A great many problems in analytic number theory concern bounds for finite sums in which some amount of cancellation is to be expected. For example, one might study the partial sums of the Möbius function, $\displaystyle M(x) = \sum_{n \leq x} \mu(n),$

which satisfies the trivial bound $M(x) = O(x)$. As the Möbius function changes sign infinitely often, we expect some amount of cancellation in $M(x)$, but such progress is hard won. Indeed, the unspecified improvement $M(x)=o(x)$ is already equivalent to the famous Prime Number Theorem (PNT).

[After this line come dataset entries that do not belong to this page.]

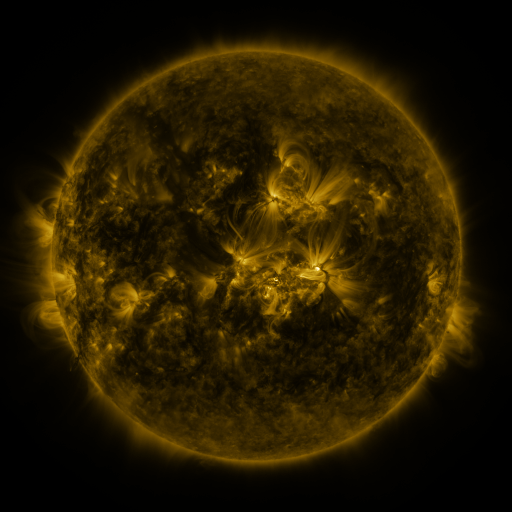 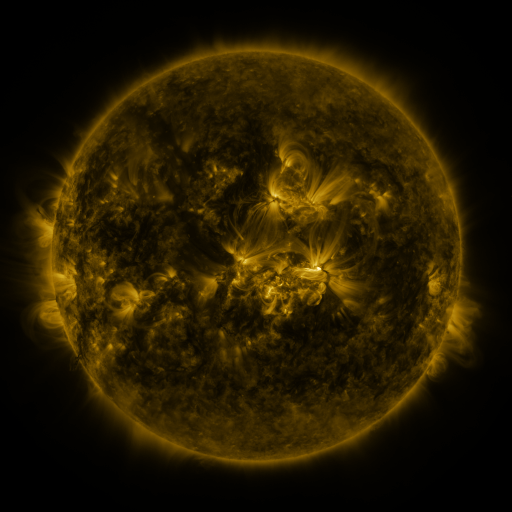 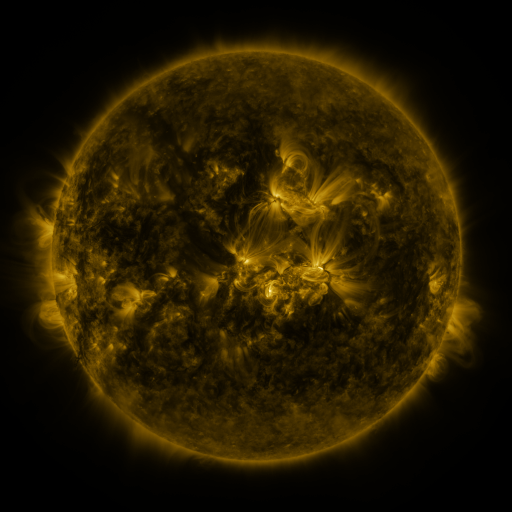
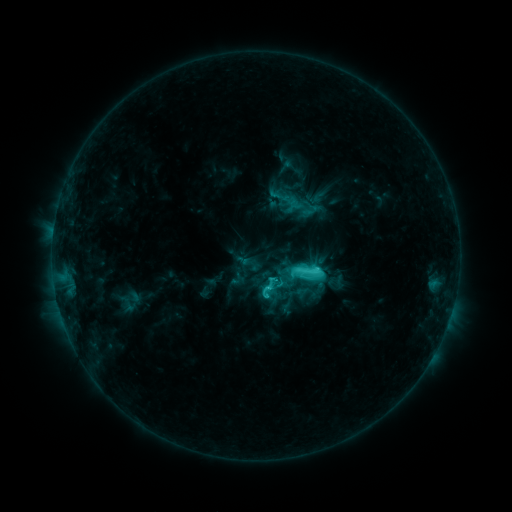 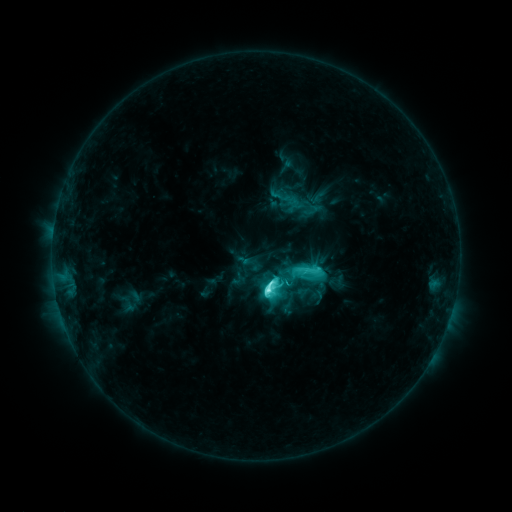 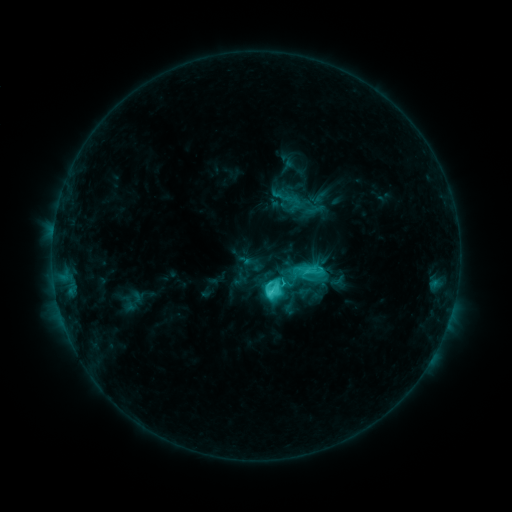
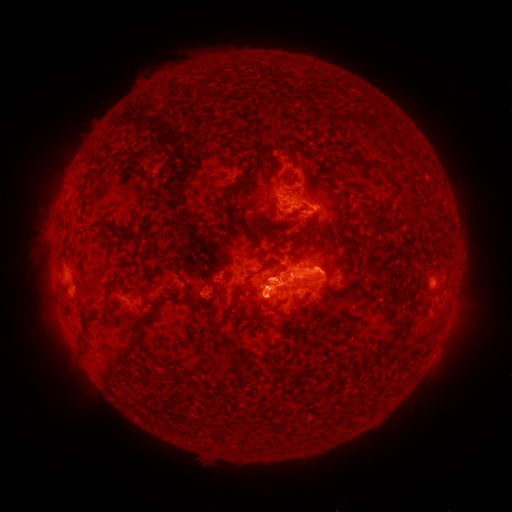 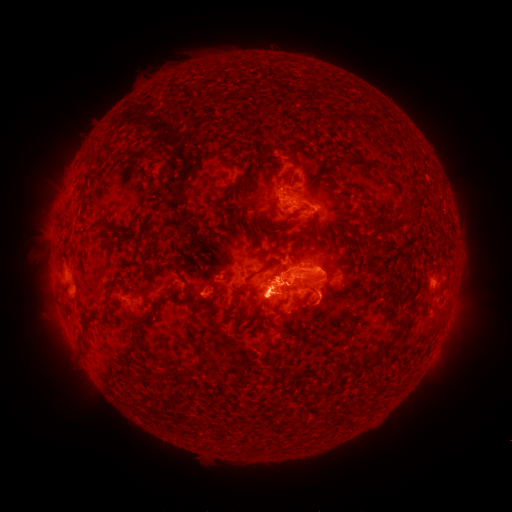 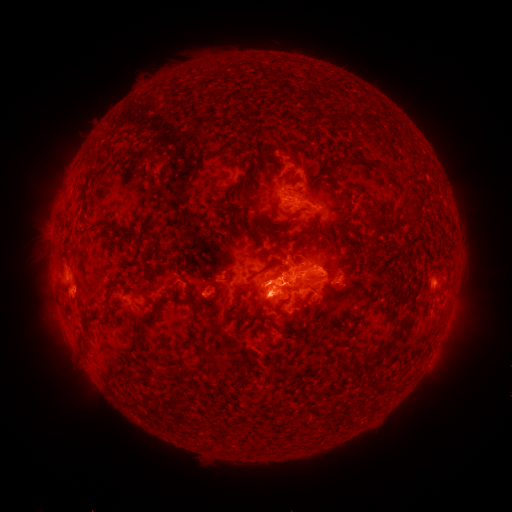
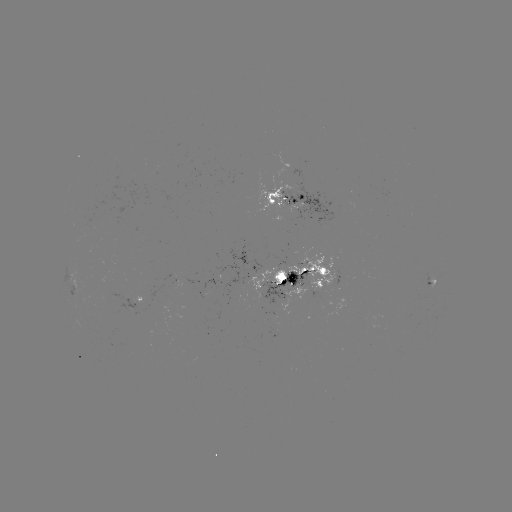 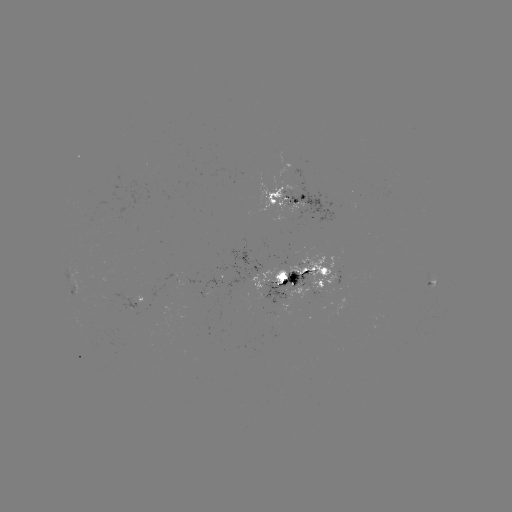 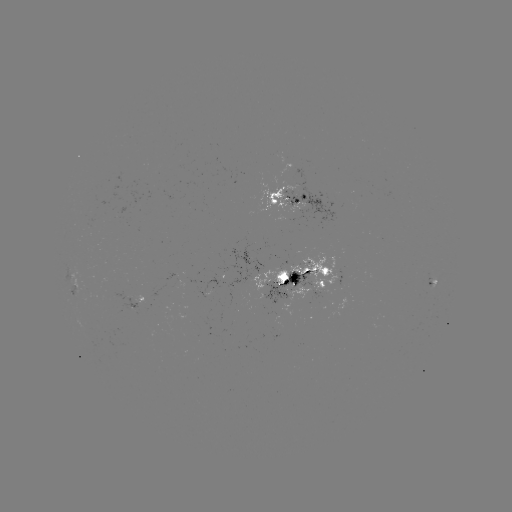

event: flare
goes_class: M1.2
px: (266, 287)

Just how much cancellation do we expect in the sum $M(x)$? Replacing the PNT with the Riemann hypothesis, we could show $M(x) = O(x^{1/2+\epsilon})$ for all $\epsilon > 0$. (In fact, these two statements are equivalent.) Conversely, $\Omega_\pm$-results (due to Kotnik and te Riele, e.g.) imply that the exponent 1/2 is essentially optimal. We might say that $M(x)$ is suspected to demonstrate square-root cancellation, since $M(x)$ is (conjecturally) no larger than the square-root of the length of its defining sum.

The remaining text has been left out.